For your business or brand to stand out among this shift, to be distinctive, to create a connection that resonates, you need to recognise AI’s limitations. Don’t let it determine your creative strategy, for example. While generative AI is novel now, people are already building an intuition around it, sensing very quickly the perfection of an AI image, and rejecting it as a result. 

 

Also, don’t rely on AI’s predictions of cultural trends. Artificial intelligence is always retrospective, it can only ever tell you about what is happening in the rear-view mirror.

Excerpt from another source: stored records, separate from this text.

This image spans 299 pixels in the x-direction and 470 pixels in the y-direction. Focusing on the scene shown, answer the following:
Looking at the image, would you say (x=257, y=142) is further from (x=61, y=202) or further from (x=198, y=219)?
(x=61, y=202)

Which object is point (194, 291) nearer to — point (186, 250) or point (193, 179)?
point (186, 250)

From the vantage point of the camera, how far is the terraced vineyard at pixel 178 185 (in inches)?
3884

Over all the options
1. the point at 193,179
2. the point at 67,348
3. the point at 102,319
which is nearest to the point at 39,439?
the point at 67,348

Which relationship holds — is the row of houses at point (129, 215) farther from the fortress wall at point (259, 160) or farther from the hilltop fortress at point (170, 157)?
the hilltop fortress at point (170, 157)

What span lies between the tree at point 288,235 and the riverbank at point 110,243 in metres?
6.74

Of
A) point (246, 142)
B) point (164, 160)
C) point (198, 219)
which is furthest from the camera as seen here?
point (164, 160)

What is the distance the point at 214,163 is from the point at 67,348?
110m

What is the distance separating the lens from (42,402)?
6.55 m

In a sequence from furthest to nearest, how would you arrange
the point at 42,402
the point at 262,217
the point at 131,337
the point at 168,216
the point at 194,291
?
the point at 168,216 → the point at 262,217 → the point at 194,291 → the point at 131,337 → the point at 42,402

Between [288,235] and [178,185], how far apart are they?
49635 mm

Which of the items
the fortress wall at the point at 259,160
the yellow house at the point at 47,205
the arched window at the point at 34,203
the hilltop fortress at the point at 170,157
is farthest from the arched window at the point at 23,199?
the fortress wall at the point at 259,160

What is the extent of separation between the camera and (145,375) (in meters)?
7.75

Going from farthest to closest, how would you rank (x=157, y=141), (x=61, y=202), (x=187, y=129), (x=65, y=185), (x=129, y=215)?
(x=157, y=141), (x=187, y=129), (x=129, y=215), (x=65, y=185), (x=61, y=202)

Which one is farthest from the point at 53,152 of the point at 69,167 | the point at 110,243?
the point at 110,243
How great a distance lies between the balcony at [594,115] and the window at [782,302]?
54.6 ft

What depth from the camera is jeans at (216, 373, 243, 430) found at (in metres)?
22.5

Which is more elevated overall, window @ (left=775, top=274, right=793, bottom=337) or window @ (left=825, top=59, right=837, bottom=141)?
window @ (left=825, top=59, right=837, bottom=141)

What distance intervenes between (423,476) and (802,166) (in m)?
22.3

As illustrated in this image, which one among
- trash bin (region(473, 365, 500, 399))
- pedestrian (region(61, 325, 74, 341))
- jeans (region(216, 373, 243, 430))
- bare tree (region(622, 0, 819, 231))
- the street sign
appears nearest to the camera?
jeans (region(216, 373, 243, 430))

Cultural trends are now deliberately jack-knifing and self-reflexively or ironically glitching their own meaning, So the chance of making a mistake is much higher without the nuanced human interpretation of the meaning behind a trend. 

 

Most importantly, don’t take AI’s explanation for human motivations. It doesn’t understand us, and we insult our customers when we design to a synthetic average of what AI thinks they want and need. Our motivations take shape in culture, so we need to keep our focus there to be authentic to shared human experience. 

 

For elements of business management and automation, AI definitely has a role. Even within creative it can serve as an exciting new tool. But it is human creativity that shapes the inspirational futures people want to see, and it is cultural meaning (rather the algorithmic curation) that defines the edges of what we can imagine. 

 

Championing human creativity 

Brands’ main role in the era of AI, therefore, isn’t to be the creator, but to enable, elevate and champion human creativity. Handmade products, counter-intuitive meanings, organic creativity, spontaneous reactions, live creation – these are the ways in which you can nurture meaningful connection with your customers. 

 

If you trust AI with the future of your brand, you radically constrain and dull your possible futures. You risk losing your distinctive edge and becoming part of a feedback loop. Defining what your brand could be, by what AI thinks your brand is, based upon the data of what your brand was. It’s a dead end. With no connection to the rapidly changing values and aspirations beyond the algorithm.

 

As AI causes a rapid inflation in the information and attention economy, keep innovating beyond the algorithm. And create meaningful futures with human creativity and experience at their heart.